As an LLC is shared by multiple cores, it allows running tasks to compete among each other for shared cache space. As a consequence, the tasks replace blocks that belong to other tasks, causing shared cache interference. Let $t_k$ be the interfered and $t_i$ be the interfering task. We use $t_{i,k}$ to represent the upper bound on the shared cache interference imposed on $t_k$ by only one job execution of $t_i$.

$I^c_{i,k}$ can be calculated, as indicated by Lemma 4 and its proof in [31], using the concept of Hit Block (HB), i.e. a memory block whose access is classified as AH at the shared cache and Conflicting Block (CB), i.e. memory block whose access is classified as A or U at the shared cache. By calculating the number of accesses to each $t_k$’s CB and the accesses to each $t_i$’s HB, $I^c_{i,k}$ can be derived by bounding the conflicting accesses to each shared cache set between $t_k$ and $t_i$. In the following discussion, we assume $I^c_{i,k}$ is known.

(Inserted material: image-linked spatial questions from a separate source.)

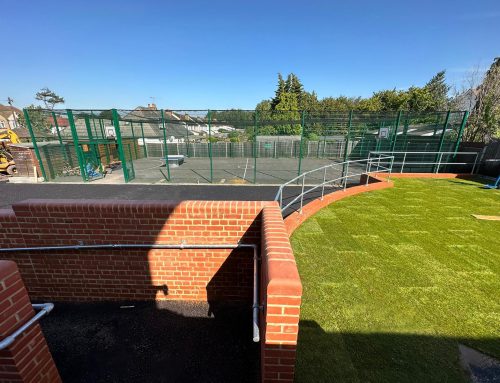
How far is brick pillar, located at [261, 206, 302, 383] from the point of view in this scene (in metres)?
1.57

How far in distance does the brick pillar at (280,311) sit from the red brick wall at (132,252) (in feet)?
4.23

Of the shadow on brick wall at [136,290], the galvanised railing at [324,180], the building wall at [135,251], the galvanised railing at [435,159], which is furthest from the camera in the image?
the galvanised railing at [435,159]

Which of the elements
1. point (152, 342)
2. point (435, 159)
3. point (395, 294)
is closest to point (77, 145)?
point (152, 342)

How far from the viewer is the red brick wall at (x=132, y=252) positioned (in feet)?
10.3

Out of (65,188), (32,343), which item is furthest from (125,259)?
(65,188)

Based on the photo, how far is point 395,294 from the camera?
334cm

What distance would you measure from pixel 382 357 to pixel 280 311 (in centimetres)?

4 Cache interference aware task partitioning: CITTA

Given a taskset $\tau$ comprised of $n$ periodic or sporadic tasks and a processing platform $\pi$ with $m$ identical cores $\pi = \{\pi_1, \pi_2, ..., \pi_m\}$, a partitioning algorithm decides how to assign tasks to cores to avoid task deadline misses. The problem of assigning a set of tasks to a set of cores is analogous to the bin-packing problem. In this case, the tasks are the objects to pack and the bins are cores. The bin-packing problem is known to be NP-hard in the strong sense. Thus, searching for an optimal task assignment is not practical.

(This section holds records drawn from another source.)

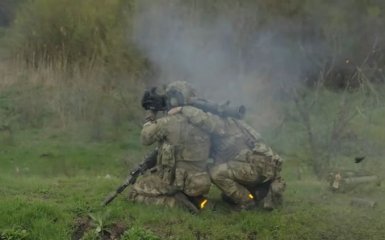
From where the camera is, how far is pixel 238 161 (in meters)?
7.32

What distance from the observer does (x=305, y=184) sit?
30.4 ft

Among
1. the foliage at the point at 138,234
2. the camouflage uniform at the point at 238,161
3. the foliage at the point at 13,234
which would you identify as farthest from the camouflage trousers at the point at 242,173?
the foliage at the point at 13,234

[25] and [13] studied several bin-packing heuristics for the preemptive and non-preemptive task model. Typically, each of the bin-packing heuristics follows the following pattern: tasks of the task system are first sorted by some criterion, after which the tasks are assigned in order to a core that satisfies a sufficient condition.

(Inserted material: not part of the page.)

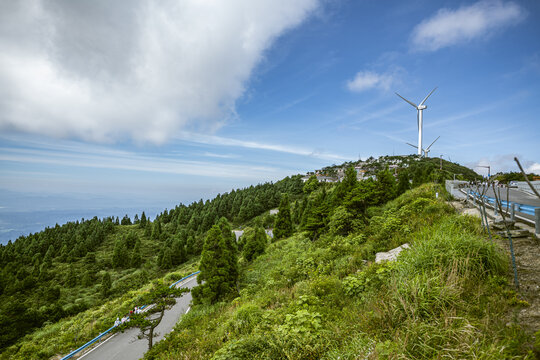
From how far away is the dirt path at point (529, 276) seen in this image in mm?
3239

Let $\tau(\pi_x)$ denote the set of tasks assigned to processor core $\pi_x$ where $1 \leq x \leq m$. $\tau_i \in \tau(\pi_x)$ means $\tau_i$ is assigned to core $\pi_x$. If taskset $\tau$ can be scheduled by a partitioned algorithm, the outcome of running a partitioning algorithm is a task partition such that:

- All tasks are assigned to processor cores: $\bigcup_{1 \leq x \leq m} \tau(\pi_x) = \tau$
- Each task is assigned to only one core: $\forall y \neq x, 1 \leq y \leq m, 1 \leq x \leq m, \tau(\pi_y) \cap \tau(\pi_x) = \emptyset$
In Section 4.1, we describe our cache interference aware task partitioning: CITTA. Section 4.2 derives the calculation of the upper bound on the shared cache interference. Section 4.3 conducts the schedulability analysis for CITTA.

Before describing CITTA, we first extend the DBF to account for shared cache interference. Due to the extra execution delay caused by shared cache interference, a task \( \tau_i \) may execute longer than \( C_i \). Given a task partitioning scheme, one can compute the upper bound on cache interference exhibited by task \( \tau_i \), denoted as \( \bar{I}_i^c \). We will show the method to compute this later. In multiprogrammed environment, the actual execution time including cache interference of \( \tau_i \) can be bounded by \( C_i + \bar{I}_i^c \). We denote \( DBF^c(\tau_i, t) \) as the demand bound function which accounts for cache interference. \( DBF^c(\tau_i, t) \) can be computed by extending Equation (0.1):

\[
DBF^c(\tau_i, t) = \max(0, \left\{ \frac{t - D_i}{T_i} \right\} + 1) \times (C_i + \bar{I}_i^c). \tag{1.3}
\]

Similarly, the approximated demand bound function \( DBF^{c*}(\tau_i, t) \) is given by the following equation by extending Equation (0.2):

\[
DBF^{c*}(\tau_i, t) = \begin{cases} 
0 & t < D_i \\
C_i + \bar{I}_i^c + U_i^c \times (t - D_i) & \text{otherwise} 
\end{cases} \tag{1.4}
\]

where \( U_i^c = \frac{C_i + \bar{I}_i^c}{T_i} \).

It can also be observed that:

\[
DBF^{c*}(\tau_i, t) \geq DBF^c(\tau_i, t) \tag{1.5}
\]

### 4.1 The Task Partitioning Algorithm: CITTA

We now propose CITTA, a task partitioning algorithm taking shared cache interference into account.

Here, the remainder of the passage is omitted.